Sensitivity to temperature and strain rate calculated for (a) single crystal, isothermal temperatures at (b) 300 K, (c) 400 K, (d) 500 K and the samples prepared by quenching rates of (e) 1011, (f) 2.5 × 1011 and (g) 5 × 1011 K s−1.

Disscusion

Solidification has been at the heart of the most important manufacturing processes, including rapidly evolving techniques like additive manufacturing, where the quantifications of stochastic variations and manufacturing uncertainties are critically important. Efficient Bayesian ML-based schemes are proposed in this work for full-scale probabilistic characterization and sensitivity analysis of the mechanical properties of solidified metals.

Although MD simulations have the capability of predicting mechanical properties, they can be computationally demanding depending on the system size, the efficiency of interatomic potentials, and the required level of accuracy. The situation further aggravates in the case of stochastic simulations that need thousands of realizations for carrying out MC simulations.

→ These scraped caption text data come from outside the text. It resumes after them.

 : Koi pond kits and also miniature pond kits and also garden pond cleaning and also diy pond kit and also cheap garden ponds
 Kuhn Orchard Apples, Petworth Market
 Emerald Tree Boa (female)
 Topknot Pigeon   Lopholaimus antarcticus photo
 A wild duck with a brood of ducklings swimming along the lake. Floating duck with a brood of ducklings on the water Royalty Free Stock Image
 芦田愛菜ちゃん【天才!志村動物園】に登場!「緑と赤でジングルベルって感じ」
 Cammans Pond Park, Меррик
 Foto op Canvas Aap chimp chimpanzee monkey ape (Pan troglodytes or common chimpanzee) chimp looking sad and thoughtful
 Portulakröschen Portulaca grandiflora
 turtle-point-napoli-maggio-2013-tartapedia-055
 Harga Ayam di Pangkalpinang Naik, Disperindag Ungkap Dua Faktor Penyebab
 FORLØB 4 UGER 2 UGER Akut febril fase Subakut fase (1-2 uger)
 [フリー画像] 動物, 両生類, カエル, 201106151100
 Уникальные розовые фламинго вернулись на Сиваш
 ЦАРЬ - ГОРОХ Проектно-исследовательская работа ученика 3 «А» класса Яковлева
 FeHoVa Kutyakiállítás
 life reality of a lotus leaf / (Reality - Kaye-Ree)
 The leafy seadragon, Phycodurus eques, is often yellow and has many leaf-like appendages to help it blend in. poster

Since quantifying uncertainty in the mechanical properties of solidified materials is getting significant traction with the rapid adoption of additive manufacturing technologies, there is a strong rationale to develop efficient stochastic computational frameworks. In this context, ML-based approaches can be integrated with MD simulations for improving the feasibility of performing full-scale probabilistic characterization. Conventional ML models require a large number of consistent training data points that can be generated based on MD simulations. Further, since the MD simulation itself is a random process, there is always a notion of inherent variability involved with the repeatability, even with the same simulation parameters. This leads to a mean and standard deviation corresponding to each of the training data points. In this article, we have proposed a data-efficient Bayesian ML approach coupled with MD simulations, referred to as the hybrid polynomial correlated function expansion, for establishing a computational mapping between the crucial influencing parameters (like strain rate and temperature) and mechanical properties (like Young’s modulus, yield stress and ultimate strength). The proposed approach accounts for the effect of uncertainty in training data by exploiting mean and standard deviation of the MD simulations, which in principle can address the issue of repeatability in stochastic simulations with low variance.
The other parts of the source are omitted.